Given text:
————————

BIPOC or POC? Equity or Equality? The Debate Over Language on the Left.
For those pushing for changes in society on race and other issues, words matter. They can also muddle.
By Amy Harmon for The New York Times.
In California, a Black college freshman from the South is telling a story about his Latino friends from home when he is interrupted by a white classmate. “We say ‘Latinx’ here,” he recalls her saying, using a term he had not heard before, “because we respect trans people.”
In Philadelphia, Emma Blackson challenges her white neighbor’s assertion that Black children misbehave in school more than others. “It’s just my implicit bias,” the neighbor offers, saying that she had recently learned the phrase.
In Chicago, Kelsey O’Donnell, 31, wonders why colleagues and friends have suddenly started saying “BIPOC,” an acronym that encompasses individuals who are Black, Indigenous or other people of color. Where had it come from? “There was really nobody to ask,” says Ms. O’Donnell, who is white. “It was just, ‘This is what we say now.’”
Americans have always wrestled with language when it comes to describing race, with phrases and vocabulary changing to meet the struggles and values of the moment. But especially in the wake of protests for social justice in the summer of 2020, there is a heightened attention to this language, say scholars and activists, as some on the left try to advance changes in the culture through words.

————————

Extracted data entries:
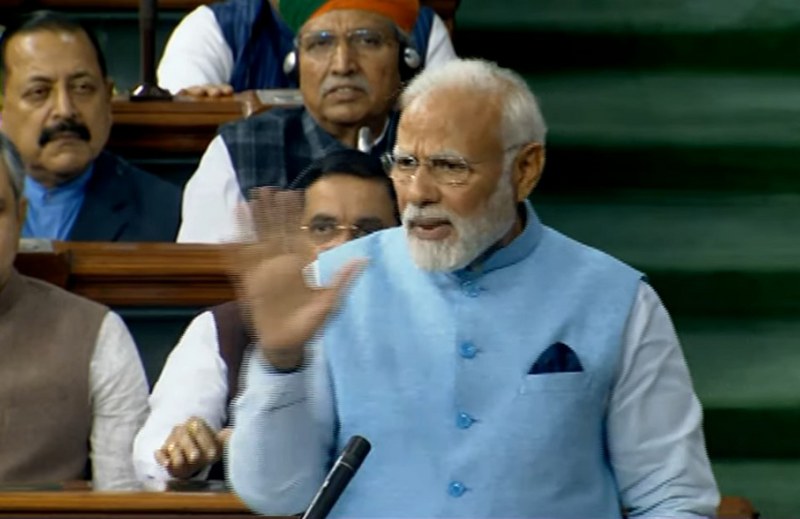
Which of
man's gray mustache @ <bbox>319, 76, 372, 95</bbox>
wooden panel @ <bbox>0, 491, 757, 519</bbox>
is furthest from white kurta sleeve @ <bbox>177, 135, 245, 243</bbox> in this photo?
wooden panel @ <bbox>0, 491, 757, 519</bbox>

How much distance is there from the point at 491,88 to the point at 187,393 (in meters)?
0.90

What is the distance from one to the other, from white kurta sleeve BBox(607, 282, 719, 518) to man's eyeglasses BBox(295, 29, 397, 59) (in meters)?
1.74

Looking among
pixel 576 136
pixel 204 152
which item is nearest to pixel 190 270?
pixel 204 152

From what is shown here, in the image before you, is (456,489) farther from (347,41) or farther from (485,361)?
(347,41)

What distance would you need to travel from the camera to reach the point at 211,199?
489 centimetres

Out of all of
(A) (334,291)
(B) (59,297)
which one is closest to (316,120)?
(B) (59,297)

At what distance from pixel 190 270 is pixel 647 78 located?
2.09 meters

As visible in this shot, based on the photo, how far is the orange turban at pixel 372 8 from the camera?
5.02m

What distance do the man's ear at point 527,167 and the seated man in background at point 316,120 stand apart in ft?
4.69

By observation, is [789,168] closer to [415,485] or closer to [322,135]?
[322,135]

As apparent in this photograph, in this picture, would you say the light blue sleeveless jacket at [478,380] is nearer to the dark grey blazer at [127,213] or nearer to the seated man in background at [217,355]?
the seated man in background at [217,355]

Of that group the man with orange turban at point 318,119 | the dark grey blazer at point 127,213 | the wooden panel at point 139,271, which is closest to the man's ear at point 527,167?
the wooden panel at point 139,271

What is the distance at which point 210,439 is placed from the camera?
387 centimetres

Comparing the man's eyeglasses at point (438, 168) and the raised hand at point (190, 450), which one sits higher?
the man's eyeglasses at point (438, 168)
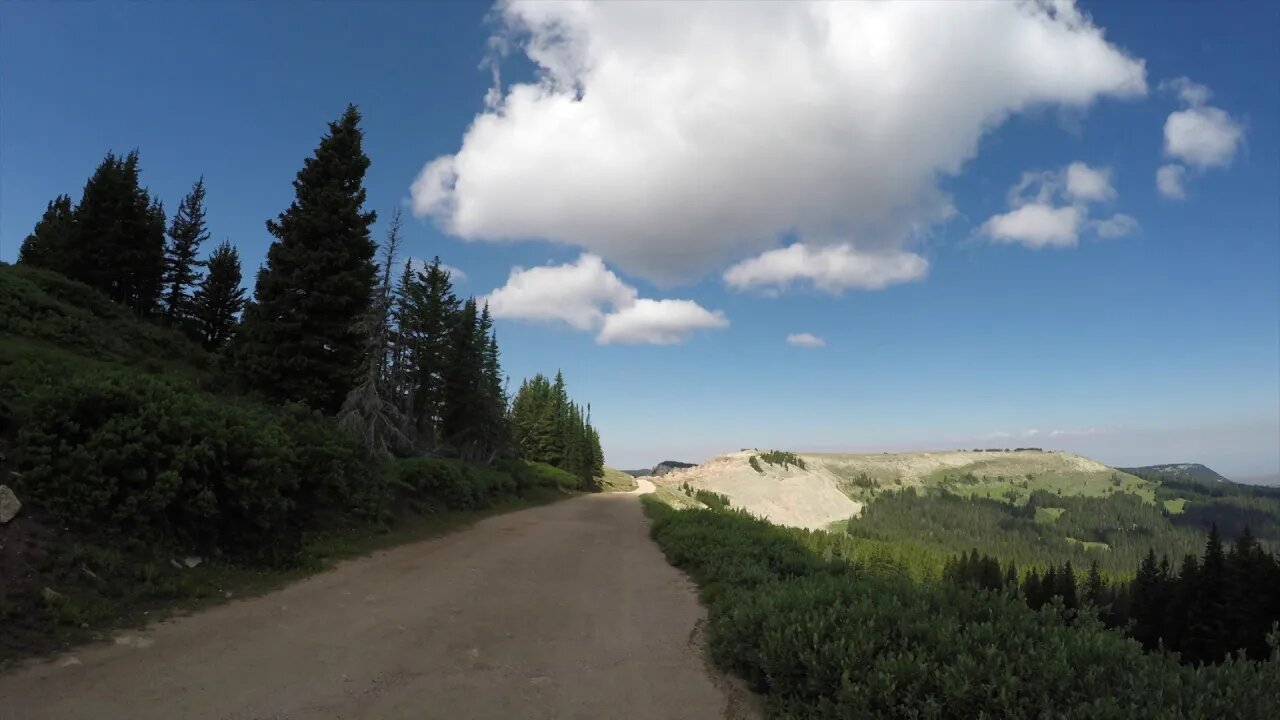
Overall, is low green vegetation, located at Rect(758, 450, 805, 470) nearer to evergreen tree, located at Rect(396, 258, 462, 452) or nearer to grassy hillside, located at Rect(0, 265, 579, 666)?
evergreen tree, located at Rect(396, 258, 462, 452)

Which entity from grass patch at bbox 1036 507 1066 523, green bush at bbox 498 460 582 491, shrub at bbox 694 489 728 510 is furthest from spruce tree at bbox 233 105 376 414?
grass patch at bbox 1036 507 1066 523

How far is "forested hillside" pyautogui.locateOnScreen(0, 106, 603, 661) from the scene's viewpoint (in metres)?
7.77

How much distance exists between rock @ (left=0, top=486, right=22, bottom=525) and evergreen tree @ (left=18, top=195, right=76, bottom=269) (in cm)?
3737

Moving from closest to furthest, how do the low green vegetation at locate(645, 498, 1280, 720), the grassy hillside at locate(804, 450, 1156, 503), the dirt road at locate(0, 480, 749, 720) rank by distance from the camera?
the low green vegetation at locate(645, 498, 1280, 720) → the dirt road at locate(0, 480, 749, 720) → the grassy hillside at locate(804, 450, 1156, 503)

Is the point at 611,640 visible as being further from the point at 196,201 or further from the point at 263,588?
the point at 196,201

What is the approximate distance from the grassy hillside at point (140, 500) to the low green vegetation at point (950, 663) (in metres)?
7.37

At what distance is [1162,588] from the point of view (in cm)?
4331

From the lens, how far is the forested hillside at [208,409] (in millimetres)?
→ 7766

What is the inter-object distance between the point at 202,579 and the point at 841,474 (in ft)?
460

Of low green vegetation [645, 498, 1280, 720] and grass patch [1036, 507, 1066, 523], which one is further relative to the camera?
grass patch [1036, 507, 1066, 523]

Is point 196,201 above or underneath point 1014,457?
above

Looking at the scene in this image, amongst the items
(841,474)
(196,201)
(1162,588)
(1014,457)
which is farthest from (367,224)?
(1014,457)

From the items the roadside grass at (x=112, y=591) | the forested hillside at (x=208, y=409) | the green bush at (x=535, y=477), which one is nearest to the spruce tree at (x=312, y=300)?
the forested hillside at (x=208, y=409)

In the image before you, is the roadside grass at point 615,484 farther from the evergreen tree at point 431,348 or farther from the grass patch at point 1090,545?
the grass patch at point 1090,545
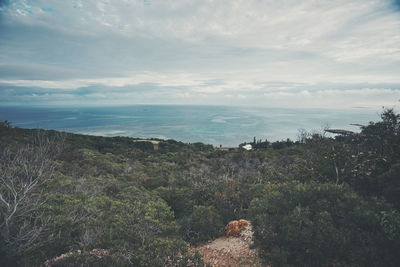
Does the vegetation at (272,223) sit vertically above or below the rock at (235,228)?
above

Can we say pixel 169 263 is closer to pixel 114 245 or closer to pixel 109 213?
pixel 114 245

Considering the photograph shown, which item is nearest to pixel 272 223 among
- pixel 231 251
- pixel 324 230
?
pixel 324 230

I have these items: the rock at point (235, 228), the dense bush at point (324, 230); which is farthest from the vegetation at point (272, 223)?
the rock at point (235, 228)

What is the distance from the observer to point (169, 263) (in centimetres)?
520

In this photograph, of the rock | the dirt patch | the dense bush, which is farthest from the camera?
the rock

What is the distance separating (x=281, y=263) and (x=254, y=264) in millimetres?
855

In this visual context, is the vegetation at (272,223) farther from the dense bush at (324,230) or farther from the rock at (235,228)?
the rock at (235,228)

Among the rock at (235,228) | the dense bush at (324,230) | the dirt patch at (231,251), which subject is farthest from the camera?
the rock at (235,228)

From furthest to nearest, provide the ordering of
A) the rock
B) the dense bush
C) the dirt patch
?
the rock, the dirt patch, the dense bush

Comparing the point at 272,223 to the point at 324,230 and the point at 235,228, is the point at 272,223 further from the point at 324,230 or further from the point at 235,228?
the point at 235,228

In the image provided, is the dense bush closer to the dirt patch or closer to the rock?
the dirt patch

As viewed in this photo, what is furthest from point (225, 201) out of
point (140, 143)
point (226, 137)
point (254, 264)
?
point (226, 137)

————————

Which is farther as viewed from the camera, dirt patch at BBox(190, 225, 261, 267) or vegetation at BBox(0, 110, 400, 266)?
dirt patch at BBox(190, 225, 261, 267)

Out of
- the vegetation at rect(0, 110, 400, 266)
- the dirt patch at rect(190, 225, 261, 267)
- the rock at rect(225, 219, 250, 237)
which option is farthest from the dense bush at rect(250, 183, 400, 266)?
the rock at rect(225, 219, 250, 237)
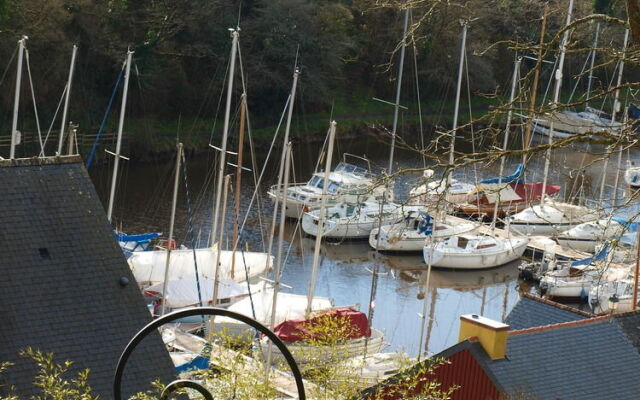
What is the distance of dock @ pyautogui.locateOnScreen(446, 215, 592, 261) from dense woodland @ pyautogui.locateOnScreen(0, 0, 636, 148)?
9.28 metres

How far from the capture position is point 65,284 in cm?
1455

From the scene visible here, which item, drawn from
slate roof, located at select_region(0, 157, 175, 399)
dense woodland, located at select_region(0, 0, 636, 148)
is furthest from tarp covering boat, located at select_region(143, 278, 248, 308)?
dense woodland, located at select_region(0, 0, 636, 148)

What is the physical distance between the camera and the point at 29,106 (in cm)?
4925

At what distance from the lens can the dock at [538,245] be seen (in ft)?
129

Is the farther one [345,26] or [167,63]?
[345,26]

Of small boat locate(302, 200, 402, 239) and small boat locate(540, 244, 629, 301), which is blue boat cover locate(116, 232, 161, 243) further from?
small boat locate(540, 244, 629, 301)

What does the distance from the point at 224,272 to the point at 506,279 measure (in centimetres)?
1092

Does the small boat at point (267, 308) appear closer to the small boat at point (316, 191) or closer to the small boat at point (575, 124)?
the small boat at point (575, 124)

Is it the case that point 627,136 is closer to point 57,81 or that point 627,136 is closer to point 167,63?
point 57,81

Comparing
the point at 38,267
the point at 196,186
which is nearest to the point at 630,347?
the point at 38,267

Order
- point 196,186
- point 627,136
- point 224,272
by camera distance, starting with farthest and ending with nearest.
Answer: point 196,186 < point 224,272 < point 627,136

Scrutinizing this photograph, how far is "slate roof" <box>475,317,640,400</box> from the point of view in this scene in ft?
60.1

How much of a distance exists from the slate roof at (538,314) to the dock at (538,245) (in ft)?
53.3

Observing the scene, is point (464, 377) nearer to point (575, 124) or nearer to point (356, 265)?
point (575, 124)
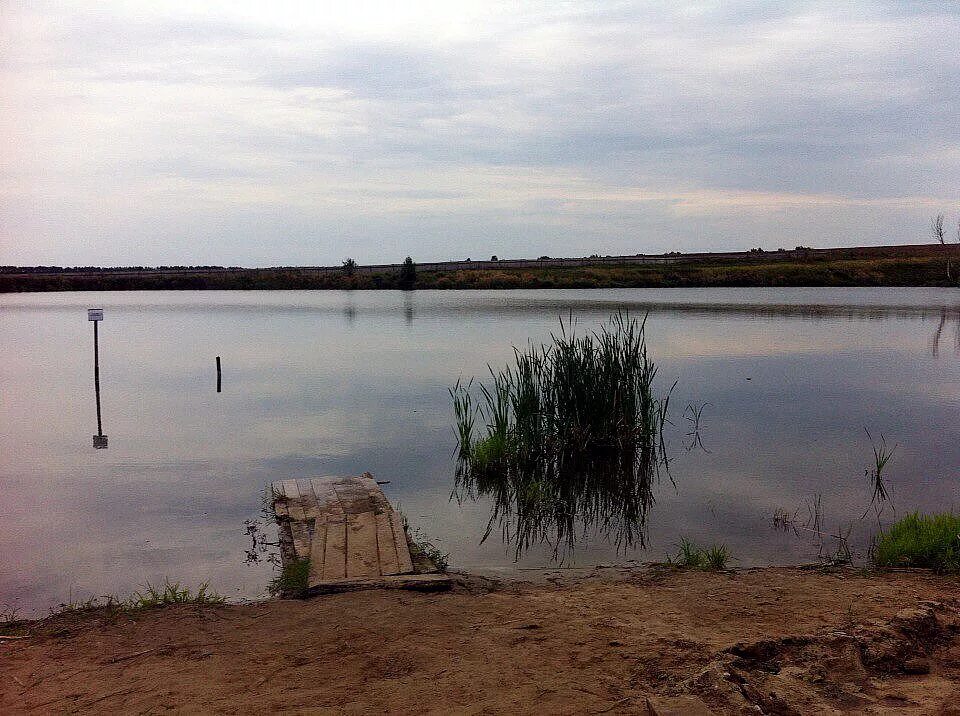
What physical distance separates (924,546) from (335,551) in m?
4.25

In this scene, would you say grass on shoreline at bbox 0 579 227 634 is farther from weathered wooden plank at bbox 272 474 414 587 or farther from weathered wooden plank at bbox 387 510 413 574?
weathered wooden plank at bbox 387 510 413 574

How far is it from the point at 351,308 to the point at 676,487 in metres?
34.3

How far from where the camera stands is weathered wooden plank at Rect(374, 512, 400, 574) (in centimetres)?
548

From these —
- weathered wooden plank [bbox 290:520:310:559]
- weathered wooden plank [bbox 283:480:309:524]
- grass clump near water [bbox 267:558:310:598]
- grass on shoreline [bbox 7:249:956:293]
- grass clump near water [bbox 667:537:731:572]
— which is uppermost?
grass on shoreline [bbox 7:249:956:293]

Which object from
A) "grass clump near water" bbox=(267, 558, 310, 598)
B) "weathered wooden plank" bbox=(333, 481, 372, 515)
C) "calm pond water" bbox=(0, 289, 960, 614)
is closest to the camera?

————————

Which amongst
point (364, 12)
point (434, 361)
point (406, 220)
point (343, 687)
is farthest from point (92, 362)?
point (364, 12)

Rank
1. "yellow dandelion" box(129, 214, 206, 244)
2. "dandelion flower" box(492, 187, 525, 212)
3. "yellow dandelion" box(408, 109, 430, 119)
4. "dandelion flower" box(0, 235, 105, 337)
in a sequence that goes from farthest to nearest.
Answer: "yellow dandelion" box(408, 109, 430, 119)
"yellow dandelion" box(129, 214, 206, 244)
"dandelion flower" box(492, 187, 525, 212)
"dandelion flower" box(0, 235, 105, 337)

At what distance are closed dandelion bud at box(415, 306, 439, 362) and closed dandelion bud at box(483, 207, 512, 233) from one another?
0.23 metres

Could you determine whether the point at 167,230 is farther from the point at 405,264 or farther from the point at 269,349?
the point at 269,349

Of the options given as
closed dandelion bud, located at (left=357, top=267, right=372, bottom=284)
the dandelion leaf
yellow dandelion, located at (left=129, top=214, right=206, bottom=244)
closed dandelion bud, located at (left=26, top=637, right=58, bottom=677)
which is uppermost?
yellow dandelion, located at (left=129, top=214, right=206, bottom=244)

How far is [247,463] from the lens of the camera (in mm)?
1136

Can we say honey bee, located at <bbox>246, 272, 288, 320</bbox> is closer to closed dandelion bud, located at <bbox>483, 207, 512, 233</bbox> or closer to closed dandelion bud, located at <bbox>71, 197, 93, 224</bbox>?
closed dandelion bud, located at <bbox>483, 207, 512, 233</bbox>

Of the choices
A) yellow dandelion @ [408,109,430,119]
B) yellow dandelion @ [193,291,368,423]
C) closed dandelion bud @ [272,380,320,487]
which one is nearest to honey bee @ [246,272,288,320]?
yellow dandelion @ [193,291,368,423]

————————

To be done:
**1.** Does the article about language on the left agree with each statement below? (a) The California freshman already knew the term "Latinx." (b) Kelsey O'Donnell is white. (c) The Philadelphia neighbor had known the phrase "implicit bias" for a long time. Answer yes or no for each and quote the words of the article that decide it.
**2.** Can you go on with the article about language on the left, starting from where it stops?

Results of the exercise:
**1.**
(a) No: "using a term he had not heard before"
(b) Yes: "says Ms. O’Donnell, who is white"
(c) No: "saying that she had recently learned the phrase"

**2.**
“You can’t change what you can’t name,” Cathy Albisa, vice president of institutional and sectoral change at the racial justice nonprofit Race Forward, said.
For some people, though, the new lexicon has become a kind of inscrutable code, set at a frequency that only a narrow, highly educated slice of the country can understand, or even a political litmus test in which the answers continually change. Others feel disappointment, after so many protests last summer demanded far deeper change on issues like criminal justice and voting rights.
“I really believed America was having a reckoning when it came to race,” said Ms. Blackson, a Black graduate student in epidemiology who has expressed her disillusionment on Twitter. “So far it’s been a lot of words.”
Unsurprisingly, the language itself has become contested, especially by conservatives who have leveraged discomfort with the new vocabulary to energize their base of white voters, referring to it as “wokespeak.” One conservative think tank circulated a list of words — including “microaggressions” and “Black Lives Matter” — that it said could alert parents that what has been labeled “Critical Race Theory” is being taught in their children’s schools.
The new language extends beyond race, adding phrases and introducing ideas that are new to many Americans. Gender-neutral terms like “Latinx,” for people of Latin American descent, “they/them” pronouns that refer to a single person, and “birthing parent” or “pregnant people” instead of “mother,” to be inclusive of trans people, are also gaining traction.
Some activists defend the focus on language, saying that the way people use words is not mere symbolism but is necessary to achieving justice.
“Saying something like, ‘Black people are less likely to get a loan from the bank,’ instead of saying, ‘Banks are less likely to give loans to Black people,’ might feel like it’s just me wording it differently,” Rashad Robinson, president of the racial justice organization Color of Change, said. “But ‘Black people are less likely to get a loan from the bank’ makes people ask themselves, ‘What’s wrong with Black people? Let’s get them financial literacy programs.’ The other way is saying, ‘What’s wrong with the banks?’”
Mr. Robinson added, “When you’ve been on the margin, being able to claim a language and a narrative and a set of words to express yourself is incredibly important.”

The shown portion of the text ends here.